BIRMINGHAM, Ala. (RNS) With the state’s weather forecasters not delivering much-needed rain, Gov. Bob Riley has turned to a higher power, issuing a proclamation calling for a week of prayer for rain.
Riley encouraged Alabamians to pray, starting Saturday (June 30), “individually and in their houses of worship.”
“Throughout our history, Alabamians have turned in prayer to God to humbly ask for his blessings and to hold us steady during times of difficulty,” Riley said. “This drought is without question a time of great difficulty.”

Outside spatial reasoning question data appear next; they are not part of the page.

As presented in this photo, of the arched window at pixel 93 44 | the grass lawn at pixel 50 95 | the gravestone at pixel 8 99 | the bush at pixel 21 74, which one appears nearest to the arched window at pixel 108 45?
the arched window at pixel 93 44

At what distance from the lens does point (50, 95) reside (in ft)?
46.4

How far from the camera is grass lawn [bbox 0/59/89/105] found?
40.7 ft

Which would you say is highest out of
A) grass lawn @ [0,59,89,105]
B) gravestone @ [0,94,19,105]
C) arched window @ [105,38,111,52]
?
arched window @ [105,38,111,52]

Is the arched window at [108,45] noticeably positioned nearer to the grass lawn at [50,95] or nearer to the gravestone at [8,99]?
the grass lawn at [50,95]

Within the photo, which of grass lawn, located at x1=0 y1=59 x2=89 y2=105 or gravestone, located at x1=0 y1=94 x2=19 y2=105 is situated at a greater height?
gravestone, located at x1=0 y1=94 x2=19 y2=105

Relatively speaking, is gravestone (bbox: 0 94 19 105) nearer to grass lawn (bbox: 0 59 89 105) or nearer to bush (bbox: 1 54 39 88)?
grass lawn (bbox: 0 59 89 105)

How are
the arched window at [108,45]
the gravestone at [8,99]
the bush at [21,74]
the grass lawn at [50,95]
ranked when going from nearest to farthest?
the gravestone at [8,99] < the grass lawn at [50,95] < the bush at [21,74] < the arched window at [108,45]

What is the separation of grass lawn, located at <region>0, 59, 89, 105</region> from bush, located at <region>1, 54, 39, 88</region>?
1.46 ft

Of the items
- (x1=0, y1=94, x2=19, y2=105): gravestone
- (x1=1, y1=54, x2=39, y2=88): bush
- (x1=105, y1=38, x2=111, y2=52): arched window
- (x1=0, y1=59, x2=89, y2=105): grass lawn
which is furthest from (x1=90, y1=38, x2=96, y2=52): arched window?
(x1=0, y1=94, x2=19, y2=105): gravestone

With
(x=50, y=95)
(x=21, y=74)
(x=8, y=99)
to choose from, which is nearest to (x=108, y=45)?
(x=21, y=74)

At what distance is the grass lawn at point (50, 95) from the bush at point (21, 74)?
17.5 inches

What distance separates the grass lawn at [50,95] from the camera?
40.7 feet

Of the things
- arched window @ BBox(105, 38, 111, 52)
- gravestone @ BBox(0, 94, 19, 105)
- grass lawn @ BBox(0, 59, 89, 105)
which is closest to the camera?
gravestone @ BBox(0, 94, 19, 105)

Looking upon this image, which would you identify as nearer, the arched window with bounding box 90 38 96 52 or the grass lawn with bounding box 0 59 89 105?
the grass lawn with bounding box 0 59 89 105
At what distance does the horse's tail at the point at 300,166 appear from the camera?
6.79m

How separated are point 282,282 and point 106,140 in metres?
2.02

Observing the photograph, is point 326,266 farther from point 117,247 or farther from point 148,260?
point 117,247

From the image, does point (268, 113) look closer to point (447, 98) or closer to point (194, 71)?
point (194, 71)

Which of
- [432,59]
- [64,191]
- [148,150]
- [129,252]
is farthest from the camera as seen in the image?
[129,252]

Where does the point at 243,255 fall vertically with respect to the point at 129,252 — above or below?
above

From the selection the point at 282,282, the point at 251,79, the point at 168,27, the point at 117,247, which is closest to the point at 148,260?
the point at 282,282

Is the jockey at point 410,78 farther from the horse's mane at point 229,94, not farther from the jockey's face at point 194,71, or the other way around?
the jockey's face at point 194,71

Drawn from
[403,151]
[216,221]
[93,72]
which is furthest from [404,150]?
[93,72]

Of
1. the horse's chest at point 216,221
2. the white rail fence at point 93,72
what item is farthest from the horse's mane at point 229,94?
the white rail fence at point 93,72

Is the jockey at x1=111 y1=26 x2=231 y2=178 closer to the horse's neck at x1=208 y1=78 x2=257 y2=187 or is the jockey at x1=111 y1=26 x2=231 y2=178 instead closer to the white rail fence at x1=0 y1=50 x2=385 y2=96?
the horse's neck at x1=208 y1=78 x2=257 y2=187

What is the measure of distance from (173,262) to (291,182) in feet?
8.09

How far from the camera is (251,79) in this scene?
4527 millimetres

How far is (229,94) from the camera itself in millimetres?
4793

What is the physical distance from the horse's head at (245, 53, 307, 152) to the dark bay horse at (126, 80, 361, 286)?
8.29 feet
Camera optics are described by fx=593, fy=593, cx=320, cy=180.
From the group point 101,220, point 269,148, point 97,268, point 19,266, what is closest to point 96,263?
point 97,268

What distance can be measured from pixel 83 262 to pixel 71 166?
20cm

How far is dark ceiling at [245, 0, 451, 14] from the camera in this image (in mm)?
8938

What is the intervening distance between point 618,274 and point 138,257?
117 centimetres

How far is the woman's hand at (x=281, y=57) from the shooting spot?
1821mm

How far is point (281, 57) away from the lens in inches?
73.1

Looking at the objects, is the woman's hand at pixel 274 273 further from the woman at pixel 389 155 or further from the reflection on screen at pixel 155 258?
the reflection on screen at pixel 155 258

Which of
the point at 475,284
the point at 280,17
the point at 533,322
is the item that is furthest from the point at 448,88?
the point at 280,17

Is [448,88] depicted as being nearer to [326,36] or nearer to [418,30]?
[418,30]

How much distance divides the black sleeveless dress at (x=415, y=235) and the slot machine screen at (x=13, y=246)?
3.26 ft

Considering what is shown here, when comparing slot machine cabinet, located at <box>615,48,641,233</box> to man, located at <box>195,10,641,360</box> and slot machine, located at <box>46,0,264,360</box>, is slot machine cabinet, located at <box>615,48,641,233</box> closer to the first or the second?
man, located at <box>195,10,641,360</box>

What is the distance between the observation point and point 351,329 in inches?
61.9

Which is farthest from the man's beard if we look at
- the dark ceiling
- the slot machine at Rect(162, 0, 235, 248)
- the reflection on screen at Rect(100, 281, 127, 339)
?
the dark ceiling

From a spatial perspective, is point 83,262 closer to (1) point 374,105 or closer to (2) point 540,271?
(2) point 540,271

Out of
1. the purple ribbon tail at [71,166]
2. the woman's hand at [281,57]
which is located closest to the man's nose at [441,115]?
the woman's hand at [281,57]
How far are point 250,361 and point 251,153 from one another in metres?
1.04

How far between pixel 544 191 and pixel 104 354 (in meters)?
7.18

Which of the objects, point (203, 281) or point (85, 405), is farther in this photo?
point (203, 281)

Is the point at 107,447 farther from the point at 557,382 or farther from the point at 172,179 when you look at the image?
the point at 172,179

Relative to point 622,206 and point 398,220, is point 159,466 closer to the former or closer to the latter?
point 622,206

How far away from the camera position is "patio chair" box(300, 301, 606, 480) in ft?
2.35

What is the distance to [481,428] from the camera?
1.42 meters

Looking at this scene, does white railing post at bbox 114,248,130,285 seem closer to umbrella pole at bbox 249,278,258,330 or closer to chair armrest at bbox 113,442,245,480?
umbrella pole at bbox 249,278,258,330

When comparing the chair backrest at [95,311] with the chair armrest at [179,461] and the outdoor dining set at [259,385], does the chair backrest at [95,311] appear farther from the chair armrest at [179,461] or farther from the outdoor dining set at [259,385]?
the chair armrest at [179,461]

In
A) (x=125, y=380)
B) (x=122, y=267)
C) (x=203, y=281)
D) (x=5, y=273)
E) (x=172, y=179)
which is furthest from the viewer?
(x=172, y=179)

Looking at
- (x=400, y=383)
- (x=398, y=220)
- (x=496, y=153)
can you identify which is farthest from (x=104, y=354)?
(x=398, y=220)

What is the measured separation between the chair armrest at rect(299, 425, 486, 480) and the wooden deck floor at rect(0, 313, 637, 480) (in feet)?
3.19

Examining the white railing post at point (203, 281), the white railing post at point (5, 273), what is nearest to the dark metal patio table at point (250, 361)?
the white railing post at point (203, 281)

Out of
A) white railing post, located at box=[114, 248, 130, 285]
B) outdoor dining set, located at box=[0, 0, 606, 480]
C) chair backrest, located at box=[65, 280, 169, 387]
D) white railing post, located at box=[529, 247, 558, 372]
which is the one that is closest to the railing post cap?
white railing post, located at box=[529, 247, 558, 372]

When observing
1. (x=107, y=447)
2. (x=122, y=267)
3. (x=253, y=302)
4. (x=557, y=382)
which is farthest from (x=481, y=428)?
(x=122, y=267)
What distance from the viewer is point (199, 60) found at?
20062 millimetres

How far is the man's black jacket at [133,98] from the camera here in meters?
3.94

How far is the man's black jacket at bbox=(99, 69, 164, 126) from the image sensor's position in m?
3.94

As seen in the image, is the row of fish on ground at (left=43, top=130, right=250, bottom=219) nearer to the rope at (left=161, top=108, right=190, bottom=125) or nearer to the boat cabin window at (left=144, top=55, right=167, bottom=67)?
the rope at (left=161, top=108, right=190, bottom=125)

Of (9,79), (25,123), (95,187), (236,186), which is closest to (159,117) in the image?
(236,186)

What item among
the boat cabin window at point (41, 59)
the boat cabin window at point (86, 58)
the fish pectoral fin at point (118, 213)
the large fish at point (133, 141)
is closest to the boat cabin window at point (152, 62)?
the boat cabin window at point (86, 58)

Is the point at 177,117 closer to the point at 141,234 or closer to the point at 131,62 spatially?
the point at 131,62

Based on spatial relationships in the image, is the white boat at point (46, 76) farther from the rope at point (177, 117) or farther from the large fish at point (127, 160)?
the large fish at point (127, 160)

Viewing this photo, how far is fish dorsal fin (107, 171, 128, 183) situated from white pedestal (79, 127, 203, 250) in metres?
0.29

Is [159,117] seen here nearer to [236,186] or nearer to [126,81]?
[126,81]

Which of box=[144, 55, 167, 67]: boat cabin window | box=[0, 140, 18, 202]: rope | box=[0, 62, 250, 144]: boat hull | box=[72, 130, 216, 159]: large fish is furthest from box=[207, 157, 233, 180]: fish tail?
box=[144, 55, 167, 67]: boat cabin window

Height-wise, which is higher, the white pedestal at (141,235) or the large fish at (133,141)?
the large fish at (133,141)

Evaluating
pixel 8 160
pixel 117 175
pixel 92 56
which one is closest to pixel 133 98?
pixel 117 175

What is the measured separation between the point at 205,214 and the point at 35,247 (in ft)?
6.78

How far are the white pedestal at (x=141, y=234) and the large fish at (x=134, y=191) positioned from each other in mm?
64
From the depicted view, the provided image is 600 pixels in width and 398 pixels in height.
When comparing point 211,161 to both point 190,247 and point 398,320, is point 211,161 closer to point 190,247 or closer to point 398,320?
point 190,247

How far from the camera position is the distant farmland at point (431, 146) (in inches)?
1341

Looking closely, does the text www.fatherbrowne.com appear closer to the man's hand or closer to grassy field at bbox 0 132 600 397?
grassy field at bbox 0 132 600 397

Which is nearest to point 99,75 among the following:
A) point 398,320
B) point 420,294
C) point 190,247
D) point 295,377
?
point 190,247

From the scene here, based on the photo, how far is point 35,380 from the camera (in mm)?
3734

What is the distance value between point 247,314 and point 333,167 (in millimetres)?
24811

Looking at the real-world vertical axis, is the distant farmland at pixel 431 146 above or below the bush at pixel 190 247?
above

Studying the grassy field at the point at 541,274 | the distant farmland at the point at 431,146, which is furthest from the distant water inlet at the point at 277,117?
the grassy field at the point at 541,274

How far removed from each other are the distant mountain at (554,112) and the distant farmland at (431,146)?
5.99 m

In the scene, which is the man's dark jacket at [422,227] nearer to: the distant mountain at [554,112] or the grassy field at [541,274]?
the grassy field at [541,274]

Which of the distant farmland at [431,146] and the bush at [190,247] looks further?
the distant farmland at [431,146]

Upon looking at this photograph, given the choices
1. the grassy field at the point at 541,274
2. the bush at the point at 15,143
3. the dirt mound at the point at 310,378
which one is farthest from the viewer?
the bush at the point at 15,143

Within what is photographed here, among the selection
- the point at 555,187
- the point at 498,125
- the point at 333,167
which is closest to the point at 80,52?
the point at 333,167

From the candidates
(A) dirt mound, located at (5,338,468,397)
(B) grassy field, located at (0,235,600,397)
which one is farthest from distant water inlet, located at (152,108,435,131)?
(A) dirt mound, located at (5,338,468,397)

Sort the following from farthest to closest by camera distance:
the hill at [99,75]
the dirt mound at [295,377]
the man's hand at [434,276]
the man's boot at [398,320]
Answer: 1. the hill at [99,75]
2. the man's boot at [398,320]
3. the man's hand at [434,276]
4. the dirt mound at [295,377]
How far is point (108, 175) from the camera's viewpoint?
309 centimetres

On Sunday, a series of strong thunderstorms brought torrential rain, flash floods and lightning to the area, but apparently not enough to bring much relief to the drought-stricken area.
“I don’t think it made a big dent,” said Patrick Gatlin with the National Weather Service’s Huntsville office. “… This is the most rain we’ve seen in quite some time but it definitely won’t get us back to normal.”
State proclamations for the national day of prayer and other broad, nondenominational religious observances are fairly common, said the Rev.
Barry Lynn, director of Americans United for Separation of Church and State. But government calls for intercessory-type prayer are rare, he said.
“He shouldn’t do these things that raise the specter of government promoting a particular religion,” Lynn said. “It’s just a bad idea.”